The resistance to researched patterns or researched variations is really what annoys me…as I think it does many people. We can’t all be outliers, and to be identical would be wrong as well. Still, I think we can all use the same [even general] pattern in different enough ways that we will represent a reasonable and probable level of variation.
I looked again at some event photos and noticed how we were all using the same basic pattern, but one in blue linen, one in changeable silk, one in a cotton, so they all looked very different, and were accessorized differently. That seemed OK to me; we had each researched our fabrics and accessories, so the different “class” levels were expressed, and different interpretive points made.

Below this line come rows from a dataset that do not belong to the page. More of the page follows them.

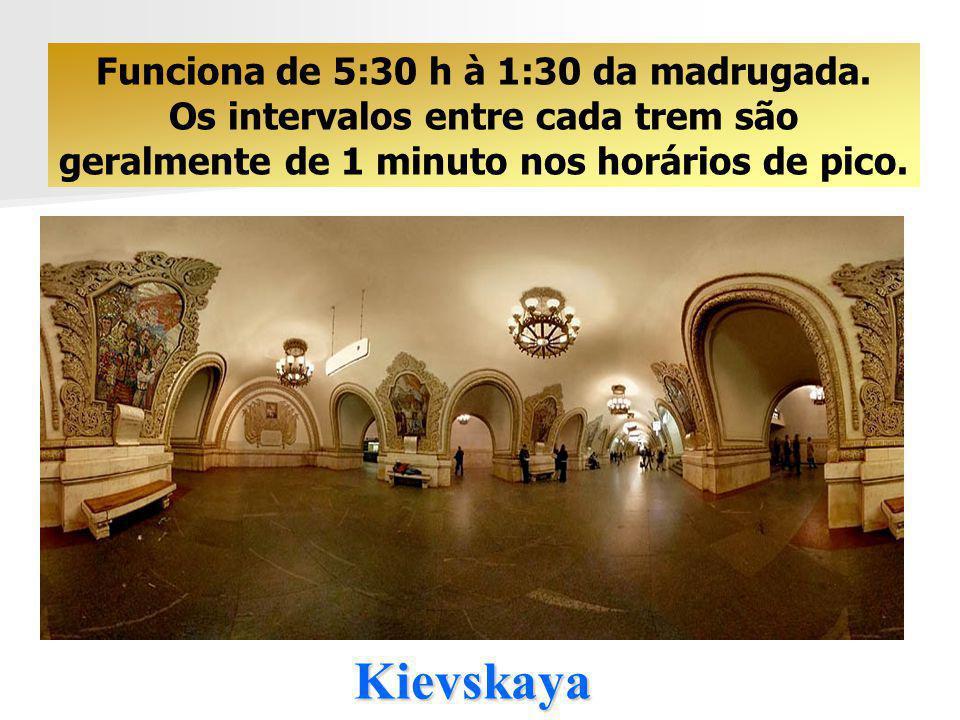 Kievskaya Funciona de 5:30 h à 1:30 da madrugada.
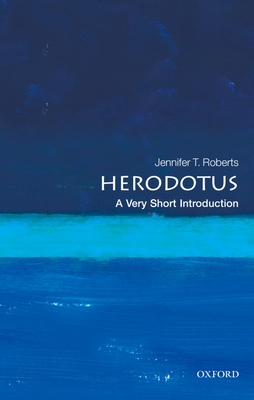 Herodotus: A Very Short Introduction - Roberts, Jennifer T.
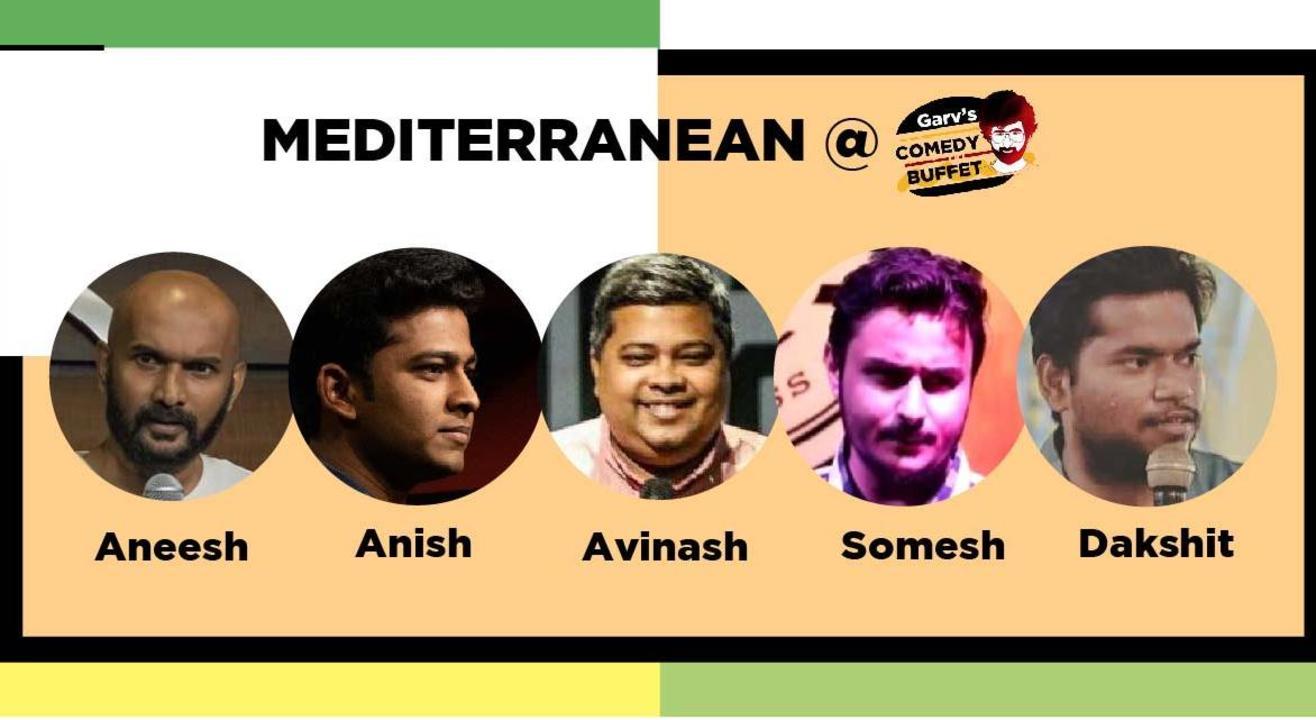 Mediterranean @Garv's Comedy Buffet
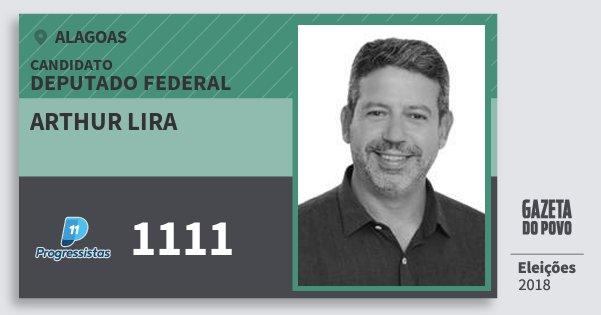 Santinho Arthur Lira 1111 (PP) Deputado Federal | Alagoas | Eleições 2018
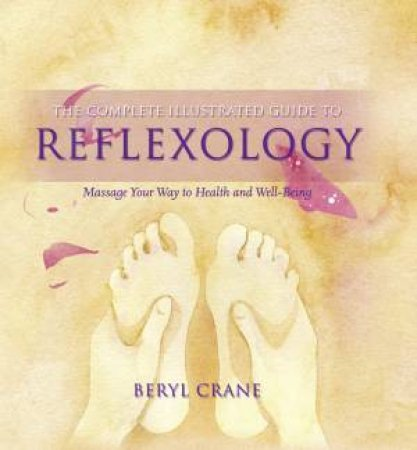 An Illustrated Guide: Reflexology by Beryl Crane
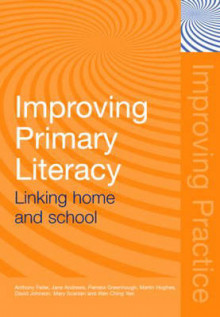 Improving Primary Literacy av Anthony Feiler, Jane Andrews, Pamela Greenhough, Mary Scanlan, Wan Ching Yee, David Johnson og Martin Hughes (Heftet)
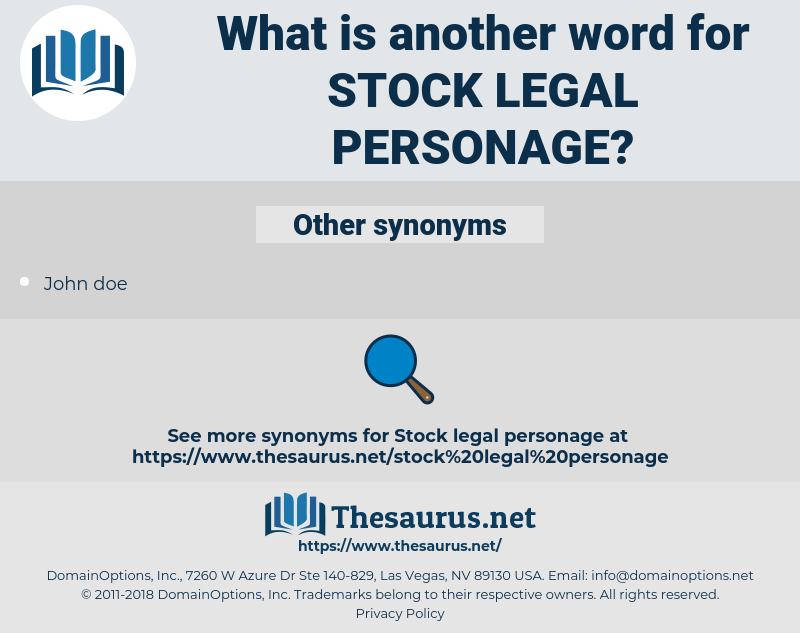 stock legal personage, synonym stock legal personage, another word for stock legal personage, words like stock legal personage, thesaurus stock legal personage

Aside from recreating a specific portrait, that seemed like a well-met goal.
Out here in the hinterlands, I find the hardest part of all this is learning about the fabrics. What is the proper weight and feel for the wool for a cloak? How do I know if the drape of my cotton or linen is right? Really, the prints and patterns are easier–we can look at examples via computer screens–but there’s so much more to it in texture, weight, drape, etc.!! Aside from everyone around here using the same dress pattern (the Past Patterns Lewis & Clark Dress), it feels like the fabric selections are our biggest struggle in the “sameness” category as well as the “authenticity” category. There are precious few shops selling good quality fabric, and even the good stuff is questionable for our purposes. I can order swatches from those supplying goods to re-enactors, but I still don’t have a firm grasp of my appropriate choices.
I would love to read a good essay from you, Kitty, on how you research, source, and select your fabrics!
That Lewis & Clark dress is pretty popular everywhere! I’ll work on fabric choices, though we are often all in the same boat, given the dwindling number of fabric stores.
Kitty
I very much agree! There are so many variations in cut and fabric that can be used to make gowns distinguishable from each other (someday I will see my 18th century book published …), not to mention different styles of trimming – but underneath it all, even fashionable women were wearing essentially the same gown.